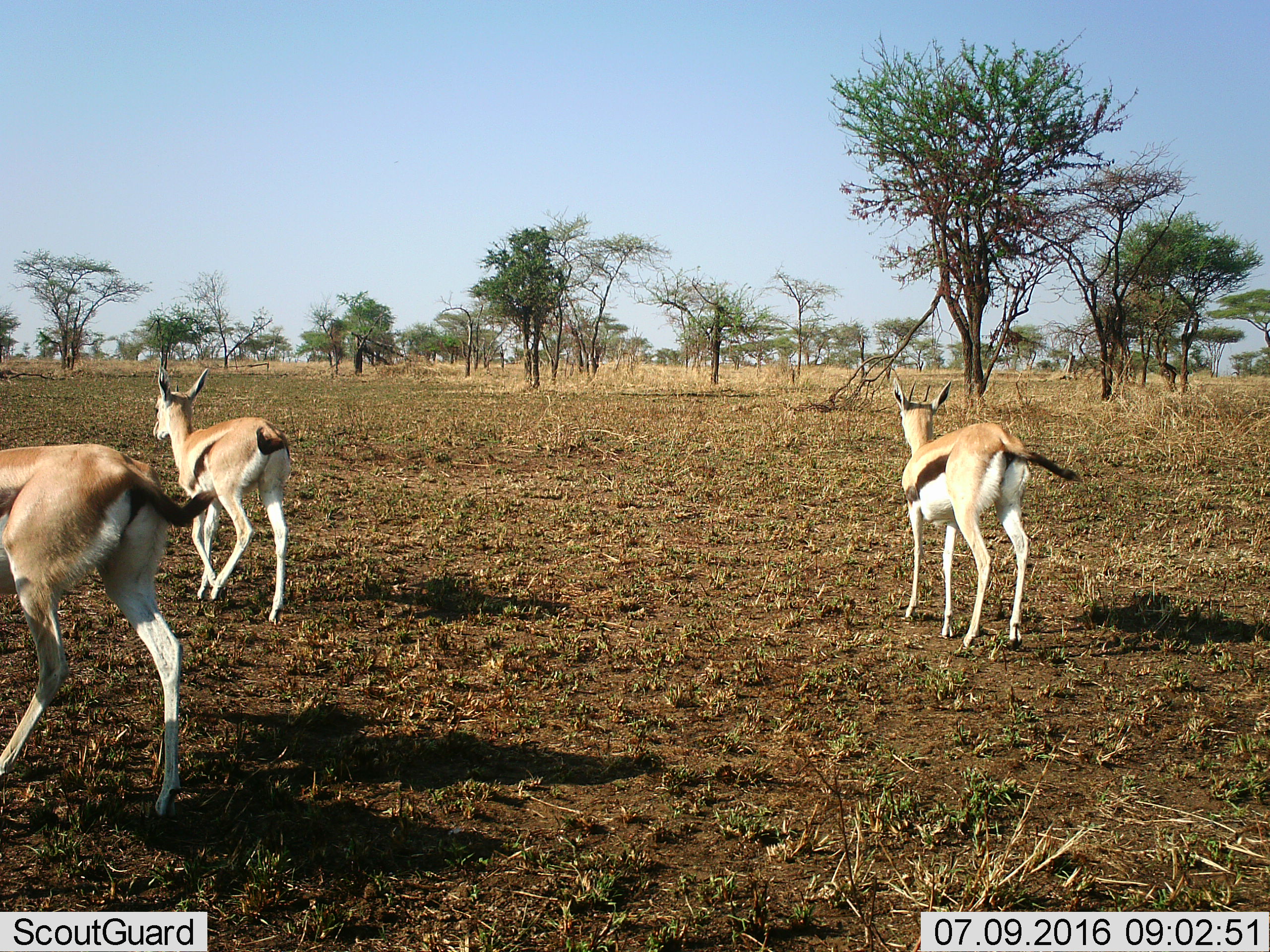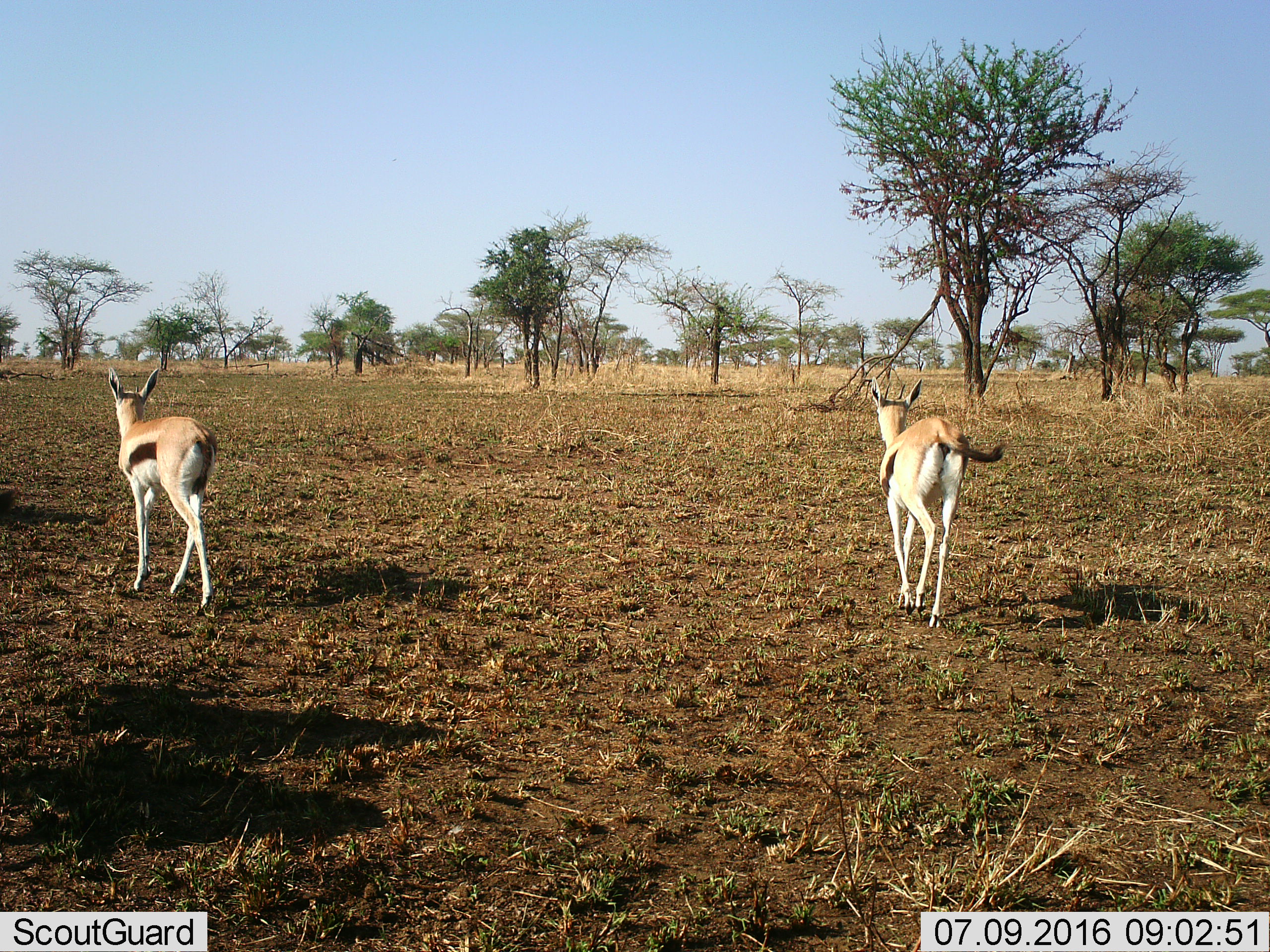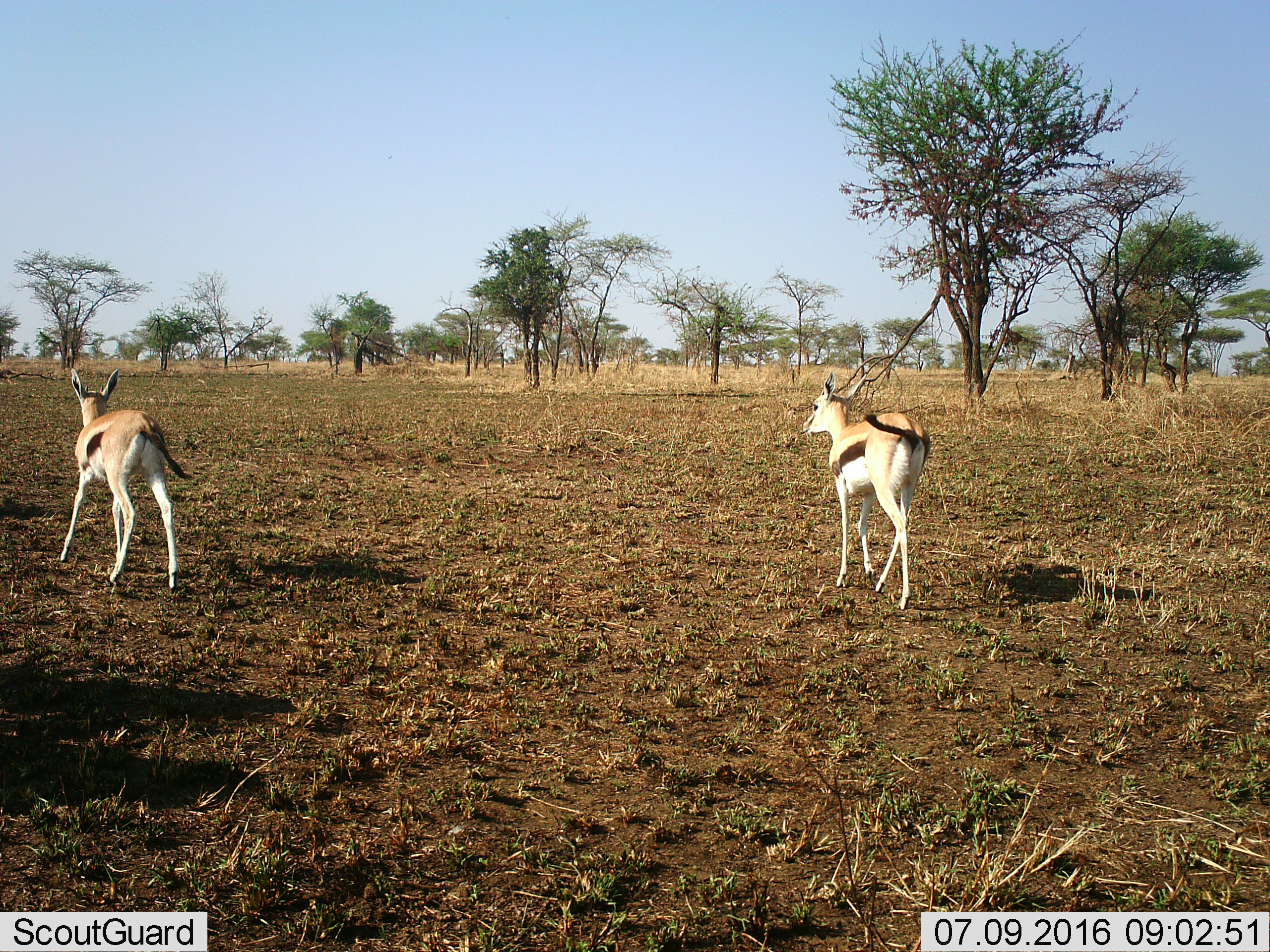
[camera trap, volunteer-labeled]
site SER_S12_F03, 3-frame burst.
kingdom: Animalia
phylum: Chordata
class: Mammalia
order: Artiodactyla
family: Bovidae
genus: Eudorcas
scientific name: Eudorcas thomsonii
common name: thomson's gazelle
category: gazellethomsons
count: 3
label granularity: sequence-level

**********

**What is being asked**
With the pictures excluded, retype the records above verbatim.

**Result of this task**
[camera trap, volunteer-labeled]
site SER_S12_F03, 3-frame burst.
kingdom: Animalia
phylum: Chordata
class: Mammalia
order: Artiodactyla
family: Bovidae
genus: Eudorcas
scientific name: Eudorcas thomsonii
common name: thomson's gazelle
category: gazellethomsons
count: 3
label granularity: sequence-level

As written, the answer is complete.